Fish like salmon and sardines are packed with vitamins and protein and tuna is a great source of omega-3 fatty acid. Such nutrients can help promote a shiny coat, as well as heart and eye health. Just make sure to serve fish thoroughly cooked and, with the exception of sardines, to make sure to pick out any tiny bones.
If your dog doesn’t seem into the taste of fish, you can also give them the same benefits by adding fish oil to their food.
When it comes to vitamins A, B, and K, liver is where it’s at. It actually contains more essential nutrients your dog needs than muscle meat and is a great source of iron. Just be sure not to go overboard with your servings, as too much Vitamin A can be a bad thing.
Keep serving sizes at no more than an ounce for medium or larger pooches and half an ounce for little guys.
If your dog has been having digestion issues, try giving them some oatmeal mixed with lean meat and/or broth. Oatmeal is actually found in many dog foods because of the fact that it contains lots of great vitamins, minerals, and fiber. It’s also easy on the stomach and digests very smoothly. Last but not least, it’s a whole rather than refined grain and is great for dogs with wheat allergies.
6. Apples, Coconuts, and Other Fruits
If your dog has a sweet tooth like this MyOodle puppy, you’ll be happy to hear that with the exception of grapes and raisins, most fruits are perfectly okay to feed your pup. Try slices of apples, bananas, watermelon, blueberries, or even oranges.

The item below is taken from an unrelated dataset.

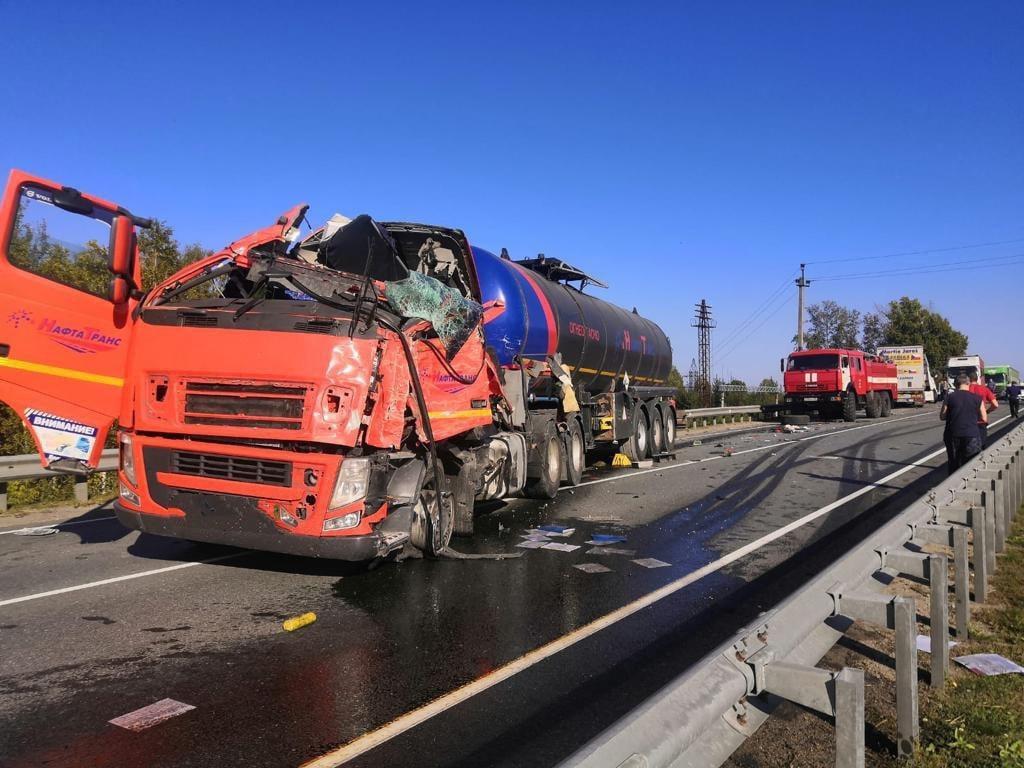 Фото 24-летний водитель погиб после столкновения с цистерной под Новосибирском 2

Another food that’s incredible for your dog is coconut! The super fruit is high in Lauric, which is awesome for the immune system and can even help clear up everything from skin conditions and allergies to bad breath. Additionally it’s packed with protein and monoglyceride monolaurin, which has antibacterial and antiviral properties. If your dog doesn’t seem to love the taste of the fruit, try serving it in the form of coconut milk, oil, or even flakes, which can be added to their meals.
7. Peanut Butter
As you may already know if you’ve ever had to hide your dog’s pills in her food, peanut butter can be a Godsend when it comes to medication time! It’s also a great treat to put in your dog’s Kong toy, as it contains plenty of protein, heart-healthy fats, vitamins B and E and niacin. Just make sure the peanut butter you give your pooch doesn’t contain xylitol, a sugar substitute that can be harmful to dogs.
If you’ve ever wished you could sweeten the breath that comes along with your dog’s sweet smile, then parsley may be the answer for you. Just chop up a few table spoons and sneak it into your dog’s food. Not only will it freshen his breath, it also contains potassium and calcium.

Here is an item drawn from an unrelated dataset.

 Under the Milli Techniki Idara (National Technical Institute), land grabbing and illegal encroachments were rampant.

9. Yogurt Or Cottage Cheese
Such dairy products are a good idea for your dog for the same reasons that you may already be a fan of them yourself. The calcium they contain promotes strong bones and teeth and yogurt has the added benefit of probiotics which help promote digestive health.
Just make sure to look for low fat varieties of both yogurt and cheeses and take it easy on the first few serving sizes to make sure they aren’t lactose intolerant!
Not only is honey packed with vitamins A, B, C, D, E, and K, potassium, calcium, magnesium, copper, and antioxidants, it can even safeguard your dog to allergies. By giving your dog two tablespoons of local honey a day, you can help build their immunity to area allergies by introducing a small amount of pollen into their system.